Перевод Жуковского из Шиллера не мог быть известен Мандельштаму (впервые полностью он был опубликован лишь в 1988 г.). Но в ДТС Мандельштам, исподволь разрабатывая собственную давнюю тему – трансисторического Геркуланума, спящего города, – похоже, самостоятельно следуя той же логике, что и Жуковский, дополнил свою галерею призрачных городов имплицитным образом сонного царства[241] – и притом не без влияния «Спящей царевны», комбинирующей оба классических источника – Перро и братьев Гримм, но в историко-литературном плане однородной с остальными подтекстами стихотворения[242]. В этом случае наволочки – не простой реликт сна в отброшенном варианте 6-го стиха, но актуальный символ сонного царства, а характеристика «без всякой прошвы» должна намекать на запрет, ранее наложенный в этом царстве на веретёна (и по смежности легко распространяемый поэтическим мышлением на иглы).
В пользу предложенной гипотезы свидетельствует один признак, присущий всем атрибутам поэтов, упоминаемым в стихотворении, кроме подошв Баратынского: каждый из них – на том или ином уровне – является колющим (жалящим, режущим) предметом. Стрекоза – в силу своей этимологии (стрекать – «колоть, жалить»)[243]; роза – благодаря шипам; перстень – из-за обычая вырезать им надписи на оконном стекле (к примеру, Пушкин в 1833 г. вырезал таким способом свое имя, не застав дома Языкова), а также из-за метода расправы с неугодными, практиковавшегося папой Александром VI и его сыном Чезаре Борджиа и знакомого нам по роману Дюма-отца «Граф Монте-Кристо» (ч. 1, гл. 18); как бы в порядке компенсации за вето, наложенное на иглу, (плоские) подошвы Баратынского наделены способностью раздражать (вар. возмущать); Лермонтов, лишенный всякого орудия (предположим, в силу того же сказочного запрета), аналогичным образом сохраняет способность мучить; и наоборот – Фет получает орудие, но это – карандаш, причем одышливый и жирный (то есть, вероятно, притупившийся, вдвойне безопасный), а не острое перо, которым сражаются, как штыком; наконец, за пределами основной редакции остались гвозди, реально принадлежащие к острым орудиям[244].

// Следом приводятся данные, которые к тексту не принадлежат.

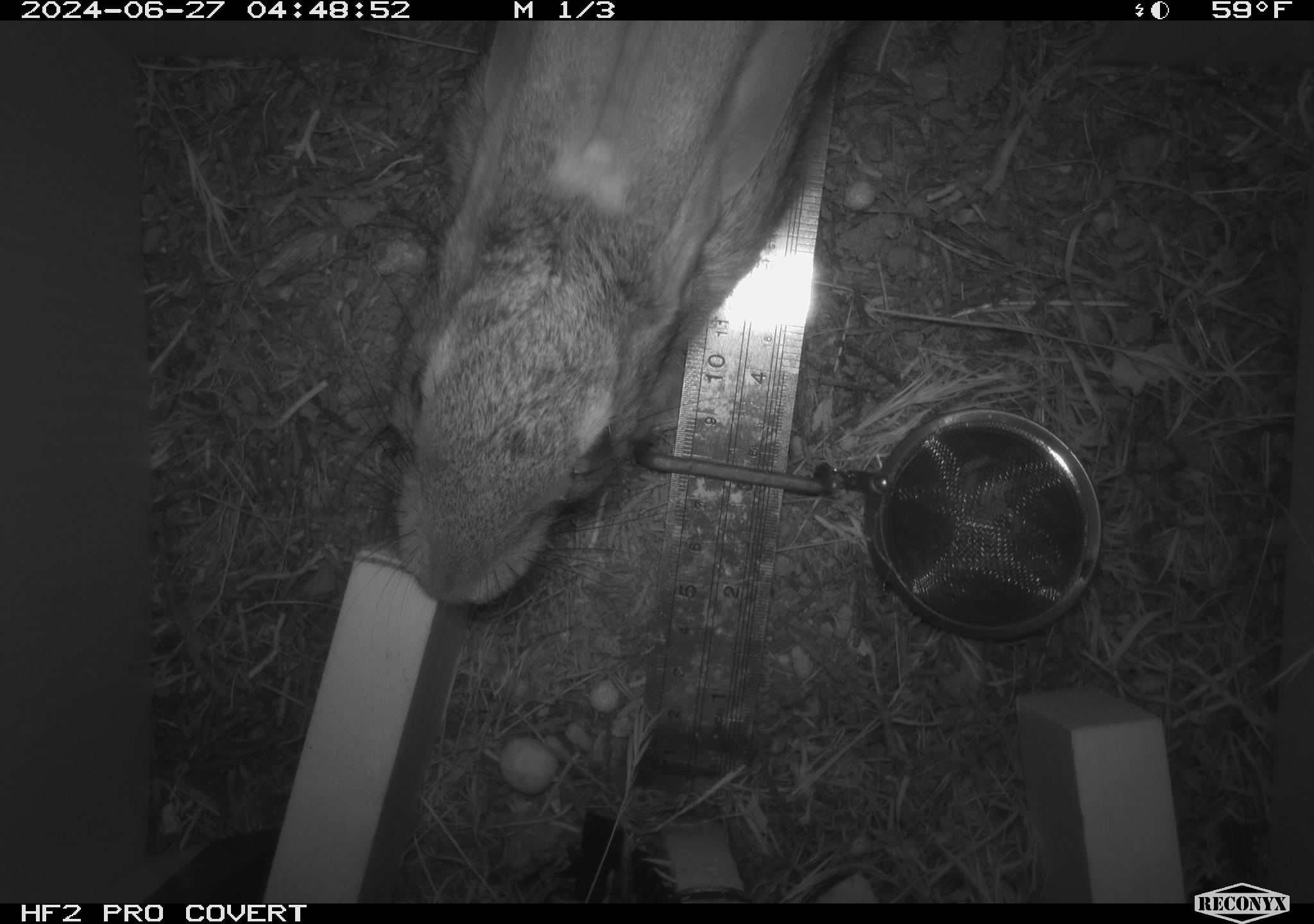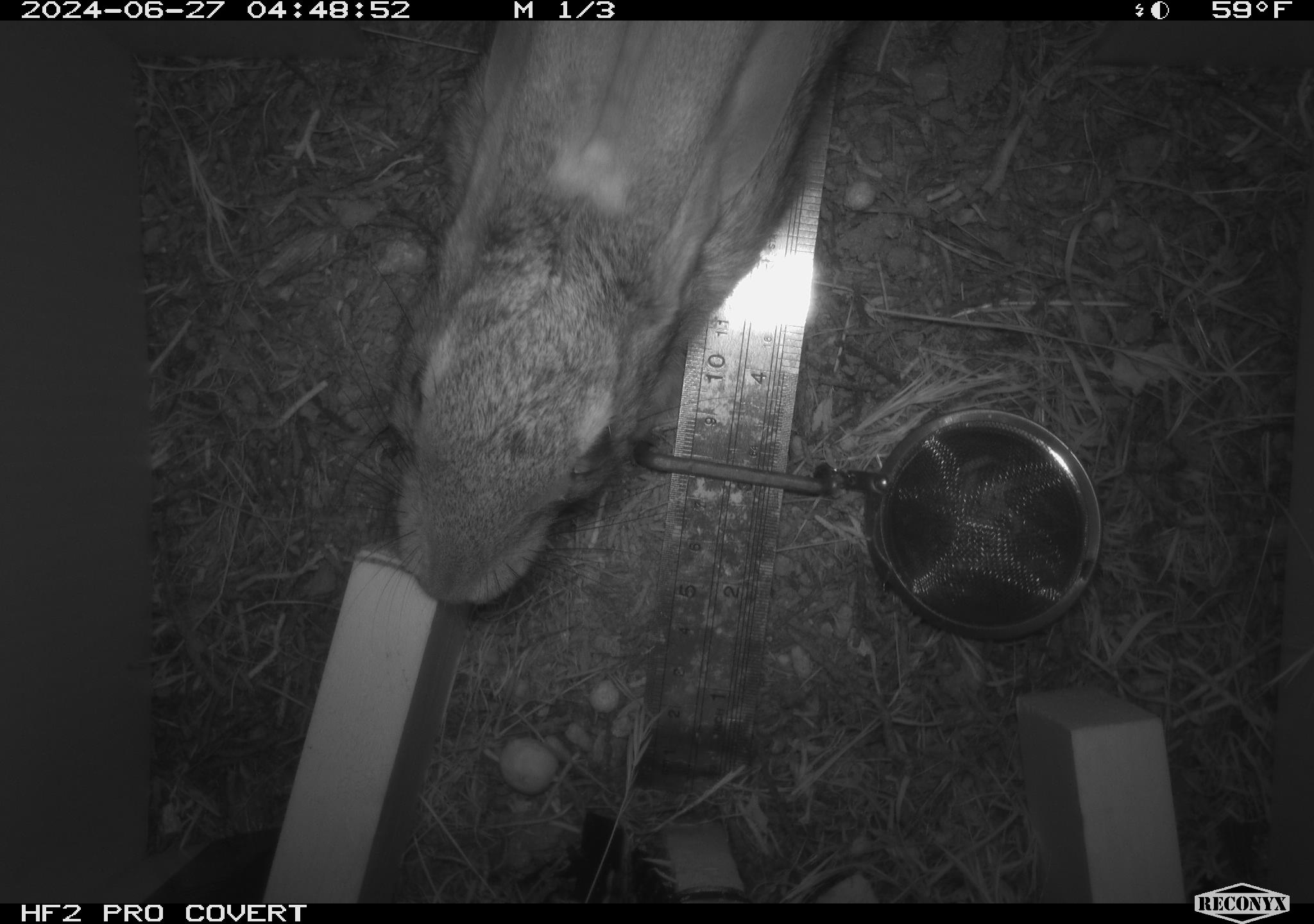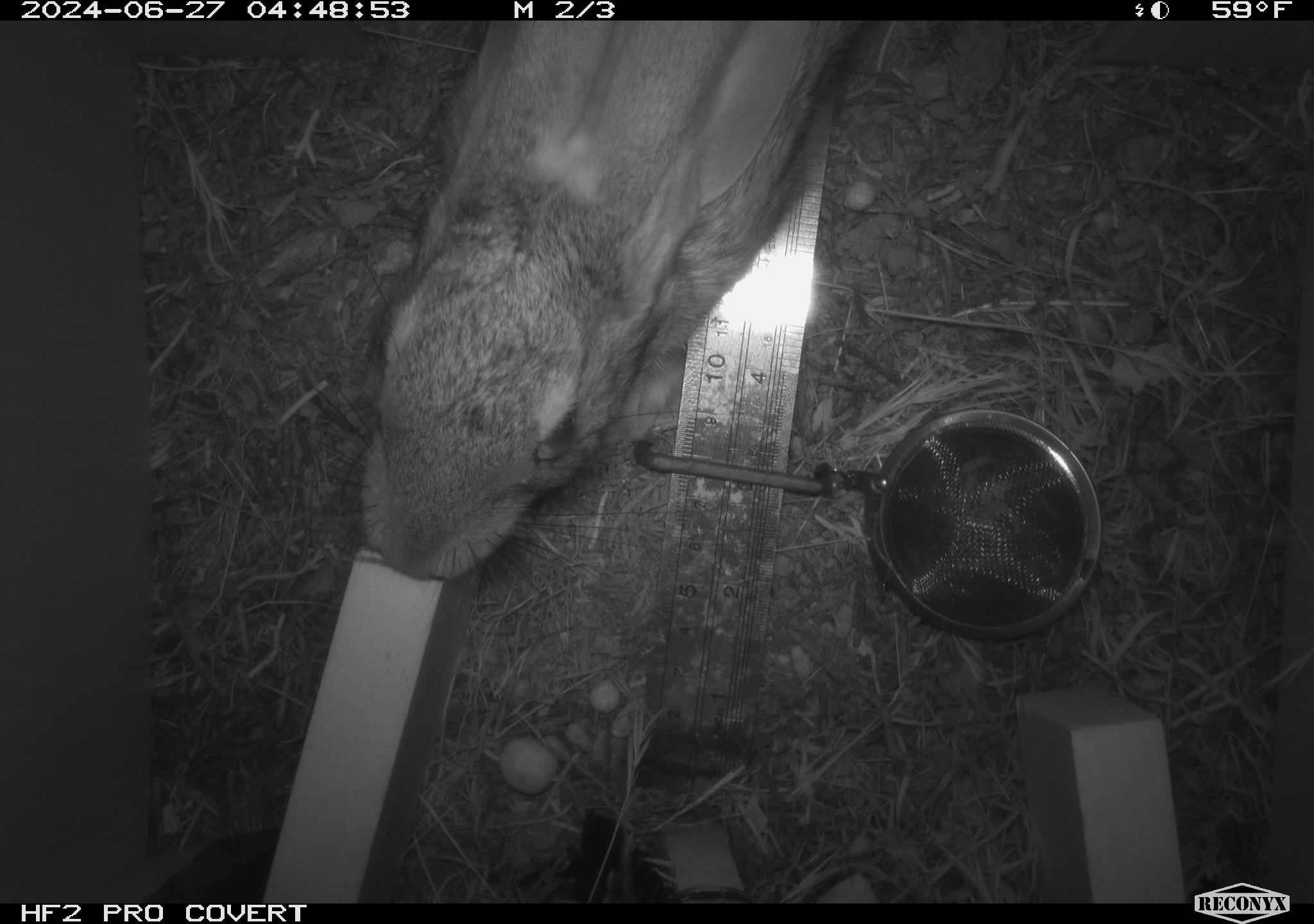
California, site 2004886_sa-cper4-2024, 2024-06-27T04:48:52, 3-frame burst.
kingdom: Animalia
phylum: Chordata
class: Mammalia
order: Lagomorpha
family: Leporidae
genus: Lepus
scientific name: Lepus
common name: hares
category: lepus species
Lepus species (hares) (Lepus).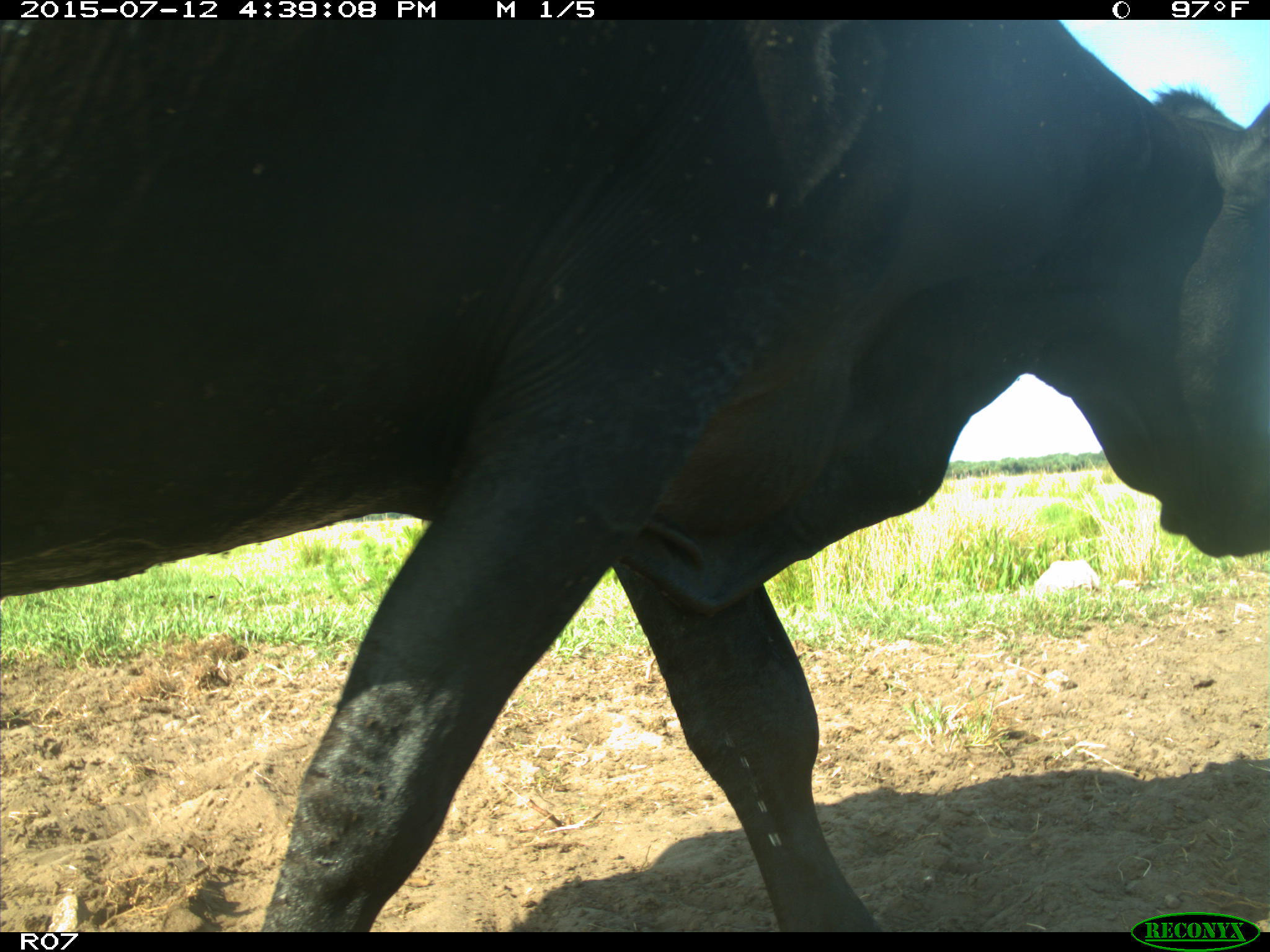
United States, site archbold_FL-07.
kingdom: Animalia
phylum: Chordata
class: Mammalia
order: Artiodactyla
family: Bovidae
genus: Bos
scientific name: Bos taurus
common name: domestic cow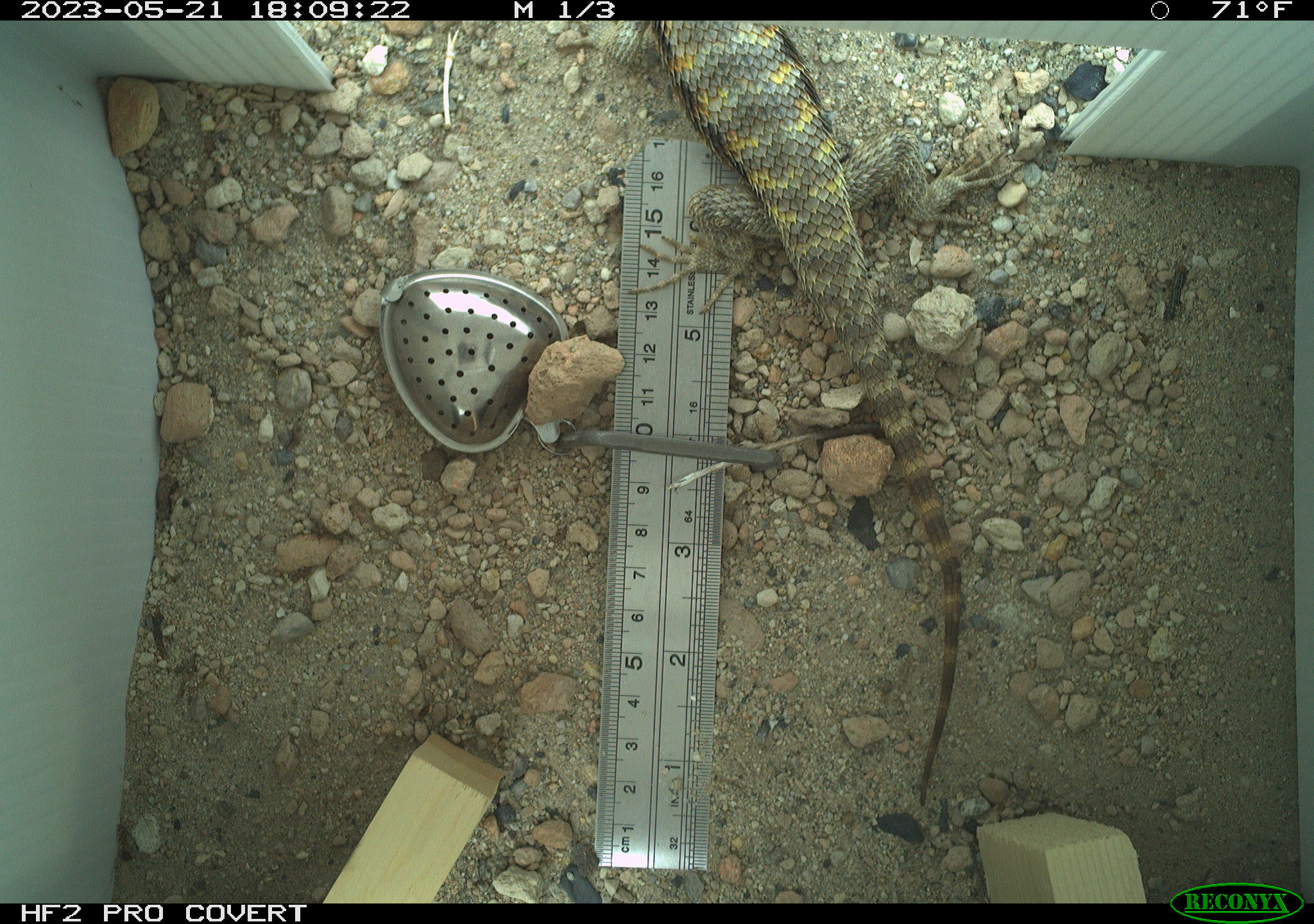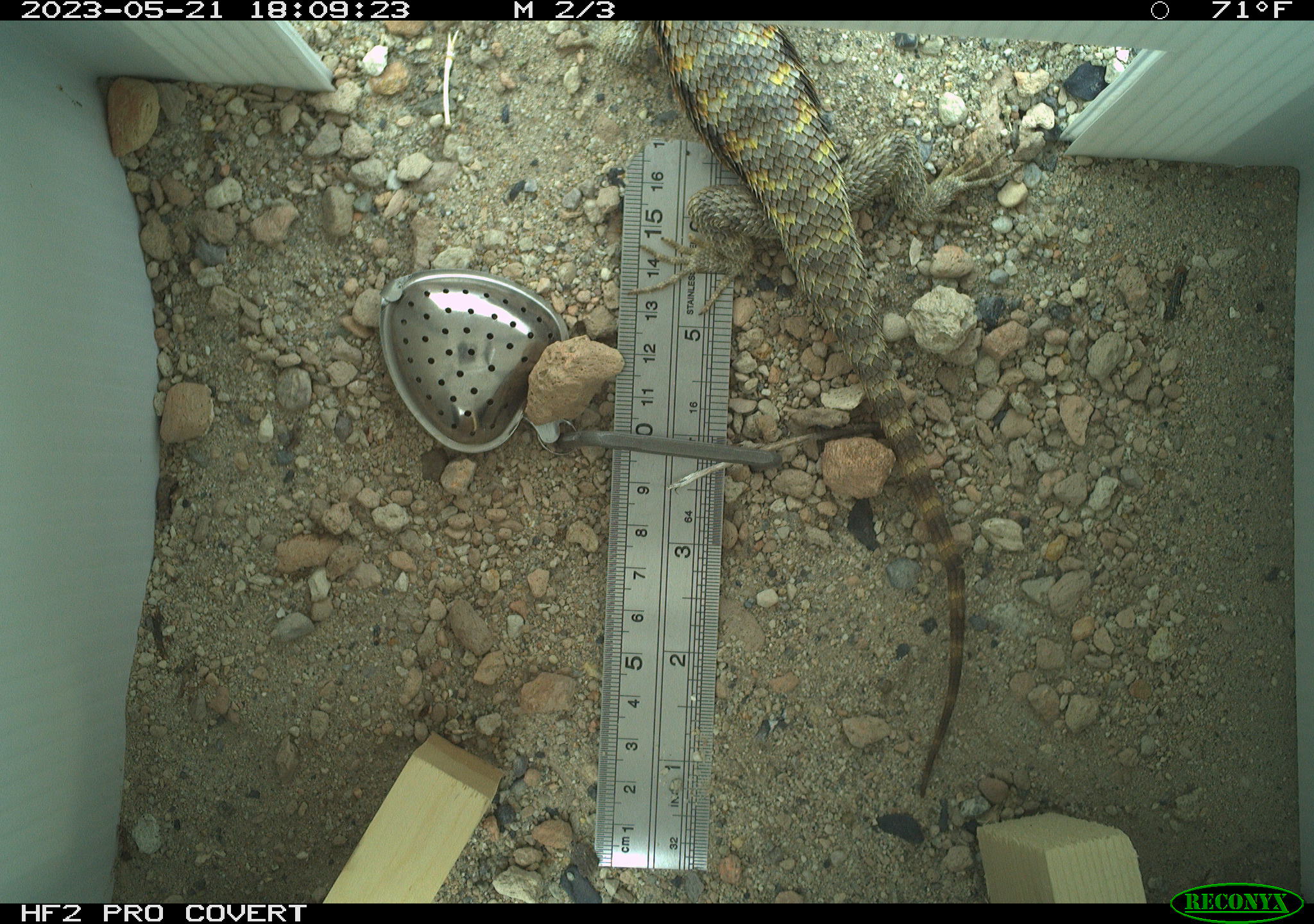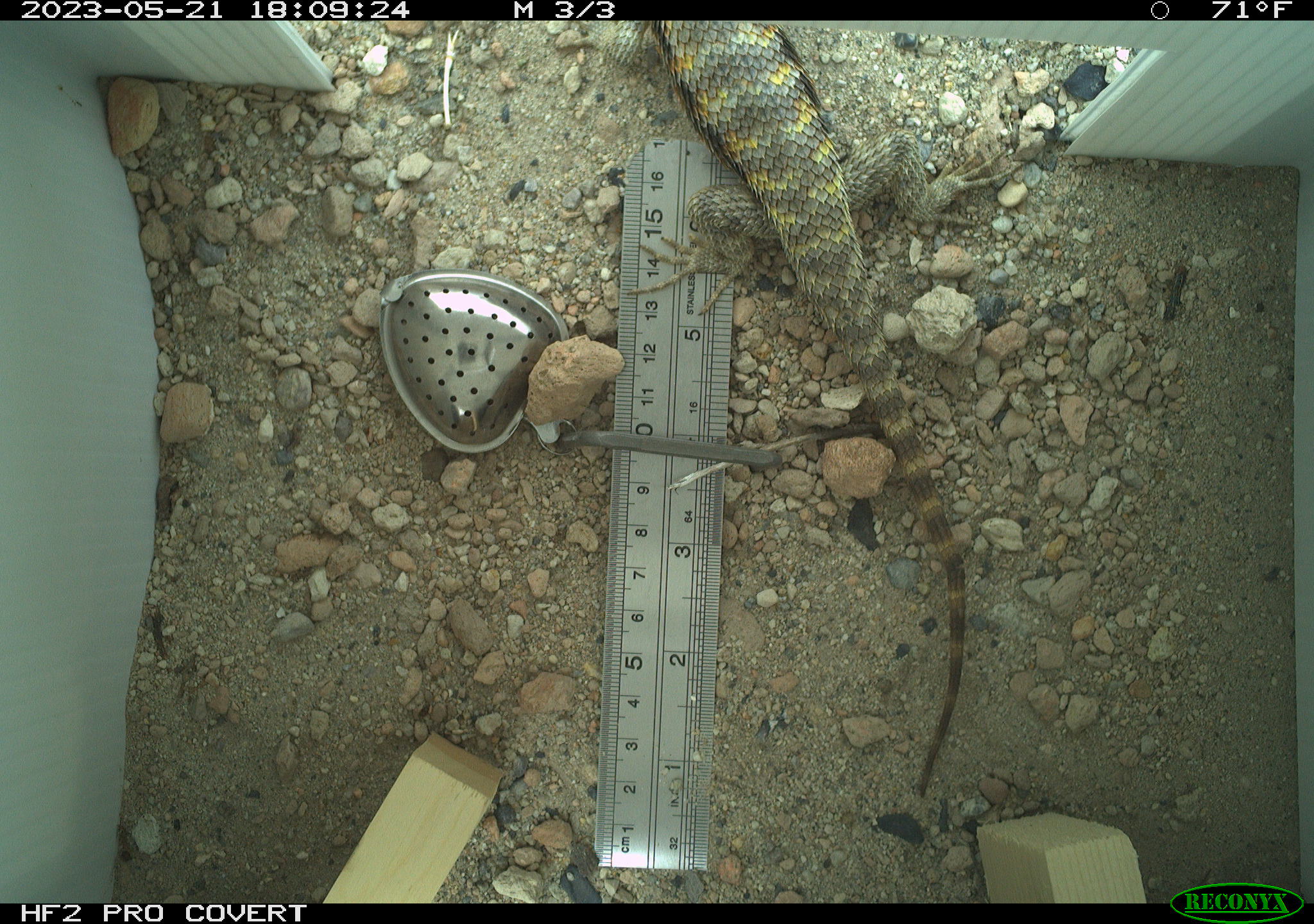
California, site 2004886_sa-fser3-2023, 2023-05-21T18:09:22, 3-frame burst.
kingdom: Animalia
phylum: Chordata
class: Reptilia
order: Squamata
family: Phrynosomatidae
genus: Sceloporus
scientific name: Sceloporus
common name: spiny lizards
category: sceloporus species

По отношению к стихам 9–10 О. Ронен ограничивается замечанием, что «Лермонтов, которому Мандельштам обязан мучительной темой звездного неба и кремнистого пути, – не представлен синекдохической загадкой» [Ронен 2002: 32]. Определение темы, воспринятой Мандельштамом от Лермонтова, как мучительной – это, конечно, риторический прием, создающий иллюзию объясненности характеристики – мучитель наш[245]. Между тем не только отсутствие синекдохи-подсказки, но и вообще информационная скудость сказанного о Лермонтове ставит под сомнение принципиальную возможность определить наличие литературного подтекста для этих строк, что делает их самыми загадочными во всем стихотворении.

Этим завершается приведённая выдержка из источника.